20
votes

If you run:

mod <- lm(mpg ~ factor(cyl), data=mtcars)

It runs, because lm knows to look in mtcars to find both mpg and cyl.

Yet mean(mpg) fails as it can't find mpg, so you do mean(mtcars$mpg).

How do you code a function so that it knows to look in 'data' for the variables?

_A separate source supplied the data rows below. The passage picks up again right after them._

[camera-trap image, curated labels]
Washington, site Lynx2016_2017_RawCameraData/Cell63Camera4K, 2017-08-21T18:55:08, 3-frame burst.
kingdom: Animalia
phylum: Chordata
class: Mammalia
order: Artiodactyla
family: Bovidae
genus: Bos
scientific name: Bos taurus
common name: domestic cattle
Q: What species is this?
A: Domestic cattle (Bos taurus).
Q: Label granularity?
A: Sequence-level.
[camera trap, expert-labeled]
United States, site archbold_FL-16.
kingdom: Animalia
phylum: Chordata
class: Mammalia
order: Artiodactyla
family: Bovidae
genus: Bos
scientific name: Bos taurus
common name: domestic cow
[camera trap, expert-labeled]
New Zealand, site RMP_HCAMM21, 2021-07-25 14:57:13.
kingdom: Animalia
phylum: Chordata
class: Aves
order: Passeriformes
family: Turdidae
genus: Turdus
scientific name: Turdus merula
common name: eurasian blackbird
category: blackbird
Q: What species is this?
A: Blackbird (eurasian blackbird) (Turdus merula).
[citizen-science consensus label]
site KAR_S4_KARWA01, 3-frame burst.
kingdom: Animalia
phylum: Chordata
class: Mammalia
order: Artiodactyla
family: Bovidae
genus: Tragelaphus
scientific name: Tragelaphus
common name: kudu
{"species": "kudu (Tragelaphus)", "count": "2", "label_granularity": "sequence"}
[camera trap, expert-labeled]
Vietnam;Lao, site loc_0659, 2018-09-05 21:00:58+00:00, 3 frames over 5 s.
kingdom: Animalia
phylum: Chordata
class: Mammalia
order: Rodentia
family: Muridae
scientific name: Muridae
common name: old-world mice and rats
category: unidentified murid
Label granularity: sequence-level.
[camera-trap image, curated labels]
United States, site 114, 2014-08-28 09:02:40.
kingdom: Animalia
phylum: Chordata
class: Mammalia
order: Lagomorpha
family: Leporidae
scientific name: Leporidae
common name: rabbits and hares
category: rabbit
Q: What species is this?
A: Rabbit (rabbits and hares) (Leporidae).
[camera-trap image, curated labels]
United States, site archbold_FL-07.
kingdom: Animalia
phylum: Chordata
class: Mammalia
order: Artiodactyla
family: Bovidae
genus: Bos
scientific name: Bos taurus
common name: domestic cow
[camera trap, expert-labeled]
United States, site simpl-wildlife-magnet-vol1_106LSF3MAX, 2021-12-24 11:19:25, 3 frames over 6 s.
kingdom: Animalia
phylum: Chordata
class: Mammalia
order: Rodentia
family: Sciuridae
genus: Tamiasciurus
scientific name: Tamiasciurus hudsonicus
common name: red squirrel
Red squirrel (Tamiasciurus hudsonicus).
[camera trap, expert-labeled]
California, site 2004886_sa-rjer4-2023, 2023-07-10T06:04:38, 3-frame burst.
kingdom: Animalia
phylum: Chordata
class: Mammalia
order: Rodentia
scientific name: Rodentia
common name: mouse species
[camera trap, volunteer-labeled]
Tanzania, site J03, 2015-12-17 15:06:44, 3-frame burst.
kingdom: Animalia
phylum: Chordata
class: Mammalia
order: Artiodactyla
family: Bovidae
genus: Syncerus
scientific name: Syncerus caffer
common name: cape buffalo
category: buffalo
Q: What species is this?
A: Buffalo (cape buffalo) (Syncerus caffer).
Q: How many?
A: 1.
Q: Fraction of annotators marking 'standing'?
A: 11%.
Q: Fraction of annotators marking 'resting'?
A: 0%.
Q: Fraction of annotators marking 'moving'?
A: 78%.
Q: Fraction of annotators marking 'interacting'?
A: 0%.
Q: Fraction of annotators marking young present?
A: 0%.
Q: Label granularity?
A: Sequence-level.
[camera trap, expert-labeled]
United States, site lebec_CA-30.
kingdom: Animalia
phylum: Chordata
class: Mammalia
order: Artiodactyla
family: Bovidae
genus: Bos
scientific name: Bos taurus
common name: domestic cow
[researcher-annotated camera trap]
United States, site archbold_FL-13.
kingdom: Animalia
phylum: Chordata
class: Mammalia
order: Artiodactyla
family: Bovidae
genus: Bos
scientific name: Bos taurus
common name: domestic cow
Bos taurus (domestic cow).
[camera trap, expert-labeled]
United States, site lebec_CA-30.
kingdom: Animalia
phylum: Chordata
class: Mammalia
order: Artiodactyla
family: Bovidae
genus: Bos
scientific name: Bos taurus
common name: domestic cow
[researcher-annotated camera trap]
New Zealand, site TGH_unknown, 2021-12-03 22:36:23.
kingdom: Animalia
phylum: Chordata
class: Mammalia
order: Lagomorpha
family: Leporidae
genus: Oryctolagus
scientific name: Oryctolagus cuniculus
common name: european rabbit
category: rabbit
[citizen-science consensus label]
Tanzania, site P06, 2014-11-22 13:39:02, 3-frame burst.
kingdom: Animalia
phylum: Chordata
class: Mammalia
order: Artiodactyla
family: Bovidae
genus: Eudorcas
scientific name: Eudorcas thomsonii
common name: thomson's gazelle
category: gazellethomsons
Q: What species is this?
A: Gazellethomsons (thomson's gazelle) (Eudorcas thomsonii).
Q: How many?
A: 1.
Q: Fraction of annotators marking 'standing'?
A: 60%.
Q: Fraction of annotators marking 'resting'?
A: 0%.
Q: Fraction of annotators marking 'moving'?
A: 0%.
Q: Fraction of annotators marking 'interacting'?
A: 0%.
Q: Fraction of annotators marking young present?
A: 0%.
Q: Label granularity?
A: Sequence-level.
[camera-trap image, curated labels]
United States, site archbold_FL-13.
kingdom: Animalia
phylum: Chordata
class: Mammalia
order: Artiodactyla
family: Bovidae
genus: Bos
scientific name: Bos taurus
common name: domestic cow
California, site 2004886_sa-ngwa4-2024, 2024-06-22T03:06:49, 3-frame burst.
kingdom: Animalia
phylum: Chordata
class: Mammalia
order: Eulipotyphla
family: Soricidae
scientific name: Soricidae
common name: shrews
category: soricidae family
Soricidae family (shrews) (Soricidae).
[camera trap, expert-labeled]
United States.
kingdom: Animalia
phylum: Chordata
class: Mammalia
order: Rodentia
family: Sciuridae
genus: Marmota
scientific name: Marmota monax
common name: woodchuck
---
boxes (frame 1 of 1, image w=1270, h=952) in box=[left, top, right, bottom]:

myfun <- function (a,b,data){
    return(a+b)
}

This will work with:

myfun(mtcars$mpg, mtcars$hp)

but will fail with:

myfun(mpg,hp, data=mtcars )

Cheers

3
I don't think I understand this enough to post a concise answer, but @Hadley has put together a quite thorough walk through explaining this here: github.com/hadley/devtools/wiki/Evaluation.Chase
Cheers Chase, I knew Hadley would be one to ask, given ggplot sprung to mind as a set of functions that work this way. Will have a read now.nzcoops

3 Answers

20
votes

Here's how I would code myfun():

myfun <- function(a, b, data) {
    eval(substitute(a + b), envir=data, enclos=parent.frame())
}

myfun(mpg, hp, mtcars)
#  [1] 131.0 131.0 115.8 131.4 193.7 123.1 259.3  86.4 117.8 142.2 140.8 196.4
# [13] 197.3 195.2 215.4 225.4 244.7  98.4  82.4  98.9 118.5 165.5 165.2 258.3
# [25] 194.2  93.3 117.0 143.4 279.8 194.7 350.0 130.4

If you're familiar with with(), it's interesting to see that it works in almost exactly the same way:

> with.default
# function (data, expr, ...) 
# eval(substitute(expr), data, enclos = parent.frame())
# <bytecode: 0x016c3914>
# <environment: namespace:base>

In both cases, the key idea is to first create an expression from the symbols passed in as arguments and then evaluate that expression using data as the 'environment' of the evaluation.

The first part (e.g. turning a + b into the expression mpg + hp) is possible thanks to substitute(). The second part is possible because eval() was beautifully designed, such that it can take a data.frame as its evaluation environment.

5
votes

lm "knows" to look in its data argument because it actually constructs a call to model.frame using its own call as the base. If you look at the code for lm, you'll see the necessary machinery in the first dozen lines or so.

You could replicate this for your own ends, but if your needs are simpler, you don't have to go to the same extent. For example:

myfun <- function(..., data)
eval(match.call(expand.dots=FALSE)$...[[1]], data)

Or, just look at evalq.

3
votes

This is not exactly like what you asked for, but if you don't know about with() this might be an option:

 myfun <- function (a,b){
    return(a+b)
 }
 with(mtcars, myfun(mpg, hp))

You can remove the data argument to myfun for this.